Thanks man. I aint taking it down. It survived the winter well, no leaks. Only issue was I had some tenants over the winter, 4 of them. The instructions were pretty staight forward for 12.00 and for someone who has only built the spacemaker metal sheds. 

I just need to to build alarger one in the back for the snowblower, lawnmowere tc. Im looking at a pre cut and then build next time.


----------



## bubbler

Looks very slick man, nice job!

How did you manage to get the siding/etc attached in the back? Looks like you only have 5-6" of clearance? 

In the winter, did you have any issue with snow build up between the house and shed?

I'd love to do something similar, unfortunately my house has windows at least every 2-3', there are no spans large enough to fit a shed, even a small one.


----------



## HartKyle83

You did good! It looks really nice. Did you get any material over the osb on the back wall?


----------



## HartKyle83

I didn't see the second page and asked the same thing as the person before me. My Greg!


----------



## davideross

fenders said:


> No problem man. These plans I got were pretty detailed, just found that they were short about 10 2x4's on it, unless there was something I did but I can't see. There were also a few minor spelling errors but overall it worked out. I originally used 5/8 inch osb board the blue stuff but realized vinyl siding was way too expensive to use. I wanted to match the house. I ended up covering the osb with oc2 which was cheap and was already primed.
> 
> I got the plans of of amazon, 12.00
> 
> 4' X 10 Lean-to Storage Shed Project Plans -Design #10410 - Woodworking Project Plans - Amazon.com
> 
> I estmate is cost me 1000.00 cdn. I put asolar interior and exterior light on it.
> 
> good luckman, any questions, leave me amessage. the blocks were more than enough, dug some holes and used 1/2 inch stone, then tried to level the floor which we built first. once thats level you build up the walls.


I have a question about your build. The pics don't really show your distance from the house....how far did you build from the home? The reason I ask is because I want to build a shed like this behind my garage and I can't wrap my brain around how people get the shed so close to the house. Did you build the back wall of the shed first and then set it in place on the shed floor? did you have a need to get a tool like a drill between the back of the shed and the side of the house? 

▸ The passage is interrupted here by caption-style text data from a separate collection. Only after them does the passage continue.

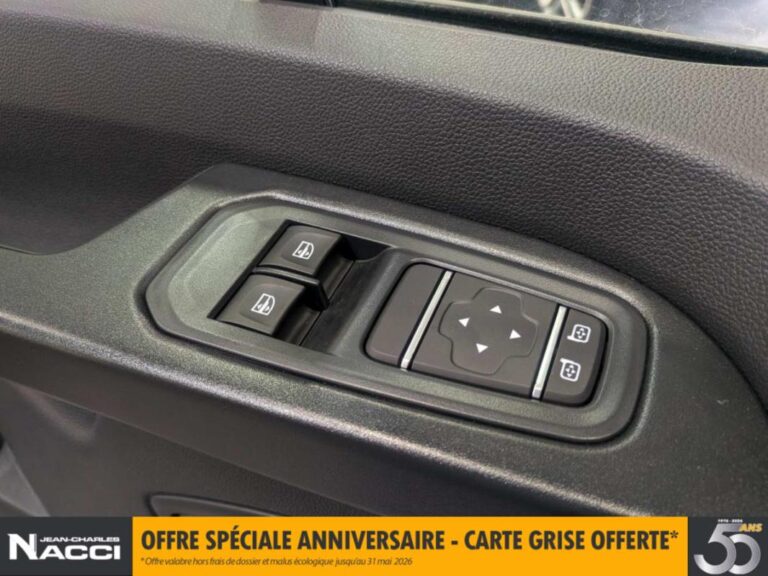 Renault Trafic CABINE APPROFONDIE CA 3000 KG BLUE DCI 130 CONFORT - Image 17 (July 7, 2026)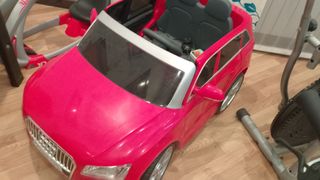 Coche Eléctrico Infantil Rojo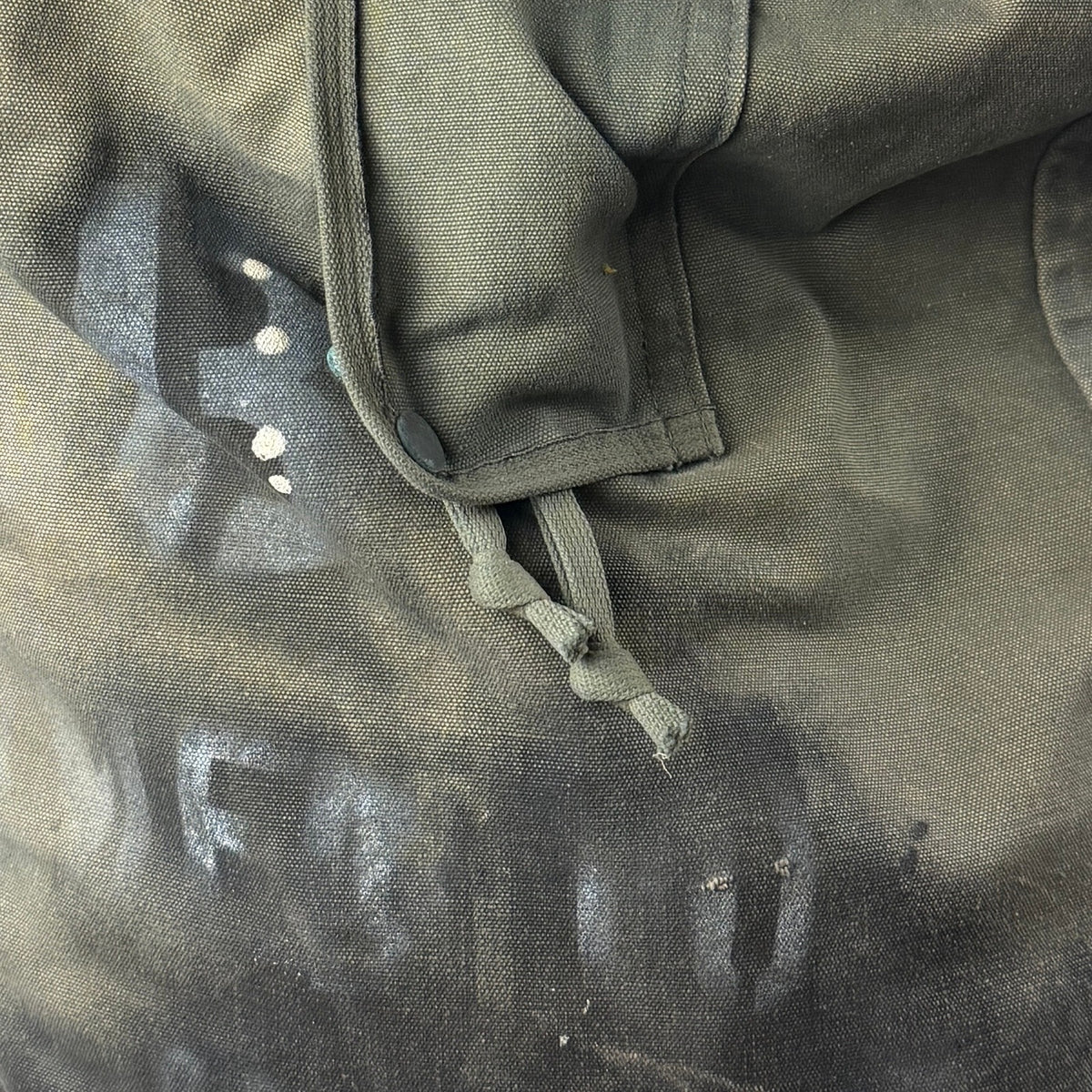 Vintage US Military Canvas Flyers Kit Bag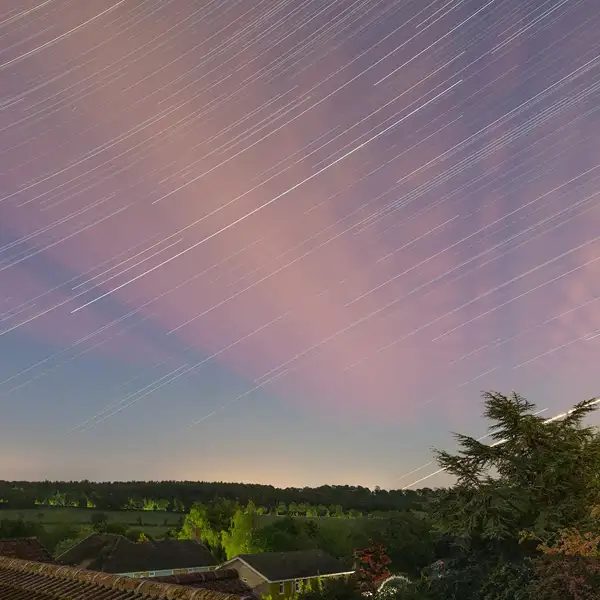 Lockdown Startrails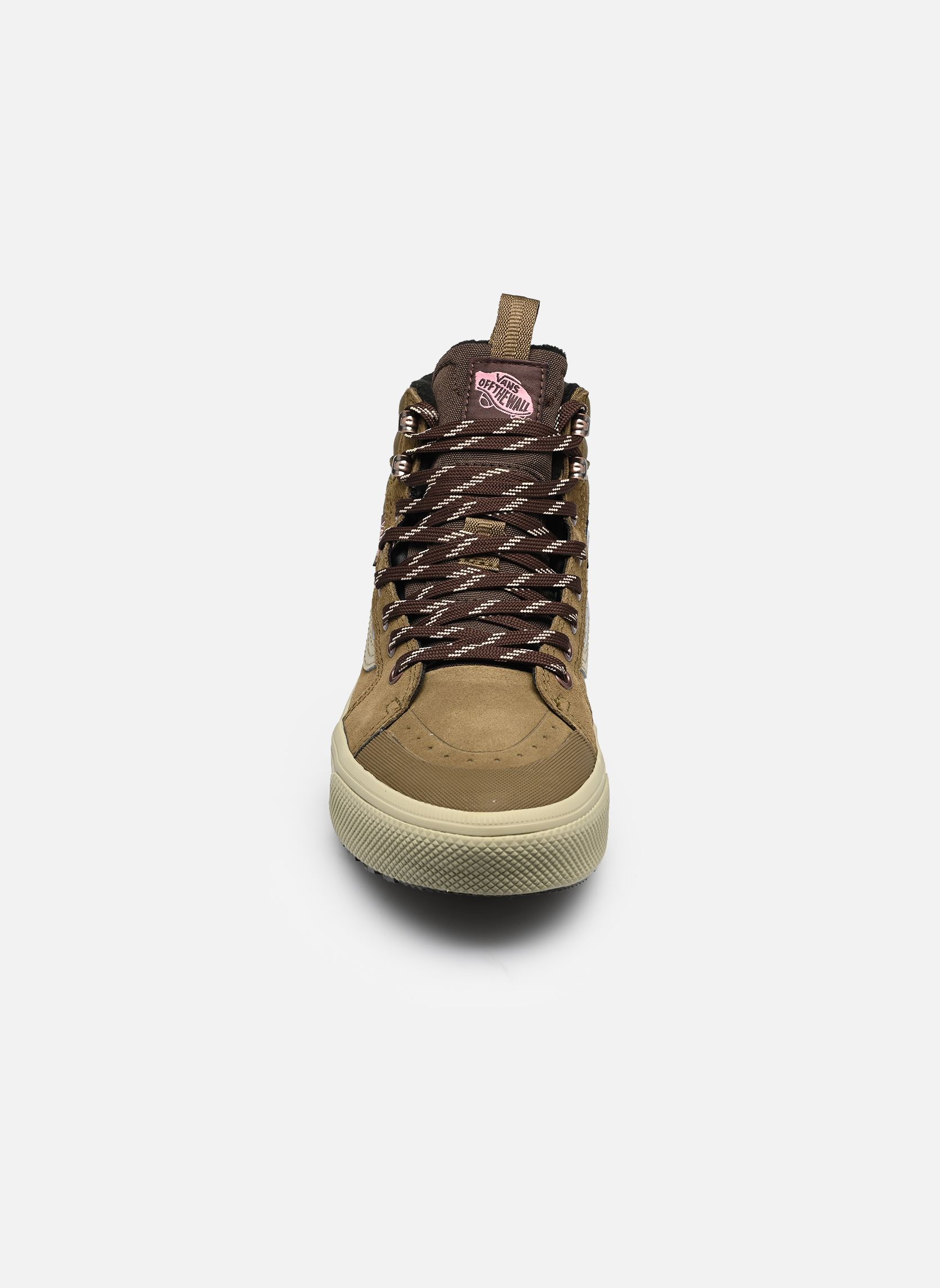 Hoge sneakers MTE Sk8-Hi Waterproof Insulated W dames groen Vans Hoge sneakers MTE Sk8-Hi Waterproof Insulated W dames groen VERT
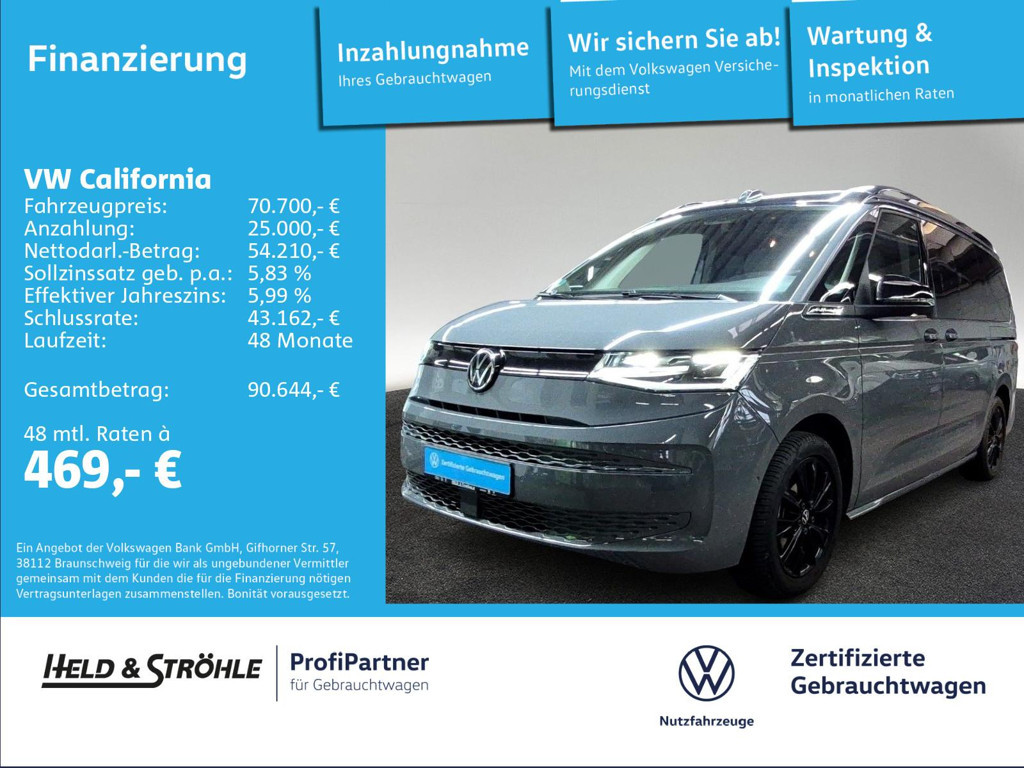 Volkswagen California 2025 Diesel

looks great, if you were closer I'd have you come advise me on my build


----------



## Nealtw

davideross said:


> I have a question about your build. The pics don't really show your distance from the house....how far did you build from the home? The reason I ask is because I want to build a shed like this behind my garage and I can't wrap my brain around how people get the shed so close to the house. Did you build the back wall of the shed first and then set it in place on the shed floor? did you have a need to get a tool like a drill between the back of the shed and the side of the house?
> 
> looks great, if you were closer I'd have you come advise me on my build


Just build the the back wall laying down Check it for square and sheet it, use something waterproof like zip sheets for the back and you won't have to worry about siding or paint,.


----------